Document text START

Note: This piece is a response to an essay by Haviv Rettig Gur, which can be found here

Israel’s current political crisis exemplifies the maxim that hard cases make bad law. This case is desperate. Six months after the coronavirus erupted and nine months after the fiscal year began, Israel still lacks both a functioning contact-tracing system and an approved 2020 budget, mainly because Prime Minister Benjamin Netanyahu is more worried about politics than the domestic problems that Israel now confronts. The government’s failure to perform these basic tasks obviously invites the conclusion that civil servants’ far-reaching powers must not only be preserved, but perhaps even increased.

This would be the wrong conclusion. Bureaucrats, especially when they have great power, are vulnerable to the same ills as elected politicians. But unlike politicians, they are completely unaccountable to the public.

That doesn’t mean Haviv Rettig Gur is wrong to deem them indispensable. They provide institutional memory, flesh out elected officials’ policies, and supply information the politicians may not know and options they may not have considered. Yet the current crisis shows in several ways why they neither can nor should substitute for elected politicians.

First, bureaucrats are no less prone to poor judgment than politicians. As evidence, consider Siegal Sadetzki, part of the Netanyahu-led triumvirate that ran Israel’s initial response to the coronavirus. It’s unsurprising that Gur never mentioned Sadetzki even as he lauded the triumvirate’s third member, former Health Ministry Director General Moshe Bar Siman-Tov; she and her fellow Health Ministry staffers are a major reason why Israel still lacks a functional test-and-trace system.

Sadetzki, an epidemiologist, was the ministry’s director of public-health services and the only member of the triumvirate with professional expertise in epidemics (Bar Siman-Tov is an economist). As such, her input was crucial. Yet she adamantly opposed expanding virus testing, even publicly asserting that “Too much testing will increase complacence.” She opposed letting organizations outside the public-health system do lab work for coronavirus tests, even though the system was overwhelmed. She opposed sewage monitoring to track the spread of the virus. And on, and on.

Moreover, even after acknowledging that test-and-trace was necessary, ministry bureaucrats insisted for months that their ministry do the tracing despite its glaringly inadequate manpower. Only in August was the job finally given to the army, which does have the requisite personnel. And the system still isn’t fully operational.

Document text END
Given entries START

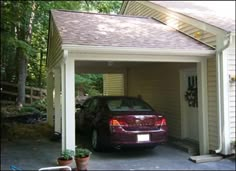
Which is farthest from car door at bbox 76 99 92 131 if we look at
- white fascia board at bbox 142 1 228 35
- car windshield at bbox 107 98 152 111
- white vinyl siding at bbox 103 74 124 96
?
white vinyl siding at bbox 103 74 124 96

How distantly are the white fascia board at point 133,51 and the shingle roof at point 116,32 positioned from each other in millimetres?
119

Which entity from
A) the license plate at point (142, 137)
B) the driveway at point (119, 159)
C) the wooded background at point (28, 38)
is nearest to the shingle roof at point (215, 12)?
the license plate at point (142, 137)

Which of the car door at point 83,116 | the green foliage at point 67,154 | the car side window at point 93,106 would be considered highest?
the car side window at point 93,106

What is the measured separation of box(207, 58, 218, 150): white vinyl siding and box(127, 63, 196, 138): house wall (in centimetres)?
104

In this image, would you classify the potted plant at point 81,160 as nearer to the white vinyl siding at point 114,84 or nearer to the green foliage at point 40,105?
the white vinyl siding at point 114,84

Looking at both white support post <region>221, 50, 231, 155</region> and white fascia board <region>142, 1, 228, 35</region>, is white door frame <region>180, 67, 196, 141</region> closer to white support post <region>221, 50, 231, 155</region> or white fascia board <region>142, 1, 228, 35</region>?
white fascia board <region>142, 1, 228, 35</region>

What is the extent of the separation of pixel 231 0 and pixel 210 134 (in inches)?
295

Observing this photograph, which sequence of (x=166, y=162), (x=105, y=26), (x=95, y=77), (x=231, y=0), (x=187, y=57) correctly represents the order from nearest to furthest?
(x=166, y=162)
(x=187, y=57)
(x=105, y=26)
(x=231, y=0)
(x=95, y=77)

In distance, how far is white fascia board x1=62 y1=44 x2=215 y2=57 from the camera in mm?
7277

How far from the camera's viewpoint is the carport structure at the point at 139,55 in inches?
292

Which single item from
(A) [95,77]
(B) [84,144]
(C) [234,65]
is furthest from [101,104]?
(A) [95,77]

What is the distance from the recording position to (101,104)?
29.4 feet

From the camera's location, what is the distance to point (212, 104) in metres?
8.44

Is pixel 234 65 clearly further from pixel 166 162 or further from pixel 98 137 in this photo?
pixel 98 137
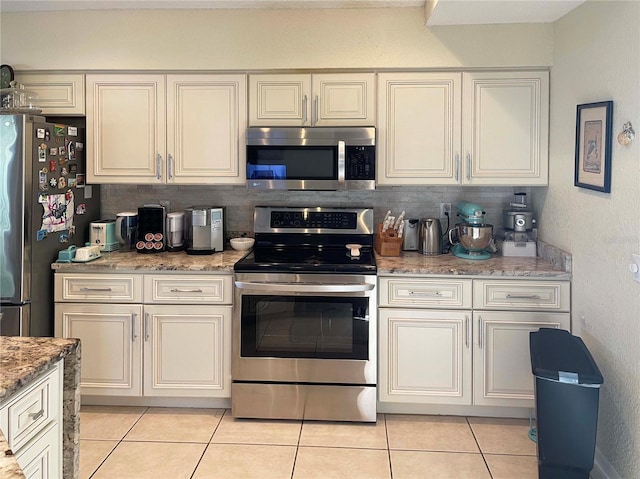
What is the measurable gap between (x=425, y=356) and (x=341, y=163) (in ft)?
3.84

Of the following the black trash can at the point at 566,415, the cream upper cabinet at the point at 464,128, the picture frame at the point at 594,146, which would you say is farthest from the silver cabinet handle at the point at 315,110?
the black trash can at the point at 566,415

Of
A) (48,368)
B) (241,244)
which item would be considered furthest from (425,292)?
(48,368)

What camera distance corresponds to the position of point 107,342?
122 inches

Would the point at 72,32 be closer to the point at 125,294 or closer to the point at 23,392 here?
the point at 125,294

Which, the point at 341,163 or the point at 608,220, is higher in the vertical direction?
the point at 341,163

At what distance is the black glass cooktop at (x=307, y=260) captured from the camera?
2.98 metres

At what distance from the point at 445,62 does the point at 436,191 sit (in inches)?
32.4

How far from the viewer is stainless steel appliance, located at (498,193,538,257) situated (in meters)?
3.36

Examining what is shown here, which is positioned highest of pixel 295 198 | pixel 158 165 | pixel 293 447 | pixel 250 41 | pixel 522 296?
pixel 250 41

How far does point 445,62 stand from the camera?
3.21 m

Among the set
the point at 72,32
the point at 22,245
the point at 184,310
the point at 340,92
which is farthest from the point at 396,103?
the point at 22,245

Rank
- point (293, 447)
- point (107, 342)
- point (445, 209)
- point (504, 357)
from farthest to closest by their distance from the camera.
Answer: point (445, 209)
point (107, 342)
point (504, 357)
point (293, 447)

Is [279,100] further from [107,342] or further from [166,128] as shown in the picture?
[107,342]

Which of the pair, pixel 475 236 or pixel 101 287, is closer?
pixel 101 287
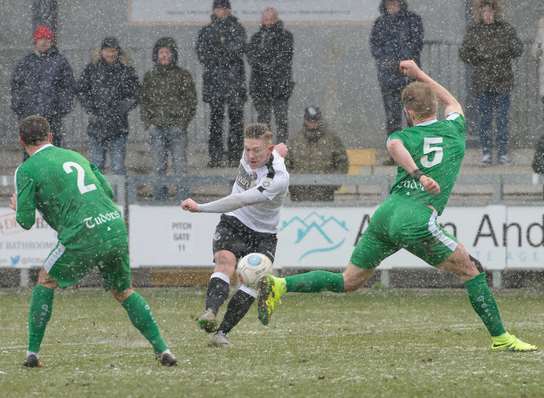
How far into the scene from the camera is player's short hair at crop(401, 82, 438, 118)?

Given entries END

Explore the material
a - Copy the essay on Israel's political crisis from "Note: This piece" to "perhaps even increased.".
b - Translate this sentence from the essay on Israel's political crisis into Spanish: "Bureaucrats, especially when they have great power, are vulnerable to the same ills as elected politicians."
None of the records is needed for this work.

Answers in order
a -
Note: This piece is a response to an essay by Haviv Rettig Gur, which can be found here

Israel’s current political crisis exemplifies the maxim that hard cases make bad law. This case is desperate. Six months after the coronavirus erupted and nine months after the fiscal year began, Israel still lacks both a functioning contact-tracing system and an approved 2020 budget, mainly because Prime Minister Benjamin Netanyahu is more worried about politics than the domestic problems that Israel now confronts. The government’s failure to perform these basic tasks obviously invites the conclusion that civil servants’ far-reaching powers must not only be preserved, but perhaps even increased.

b - Los burócratas, especialmente cuando tienen gran poder, son vulnerables a los mismos males que los políticos electos.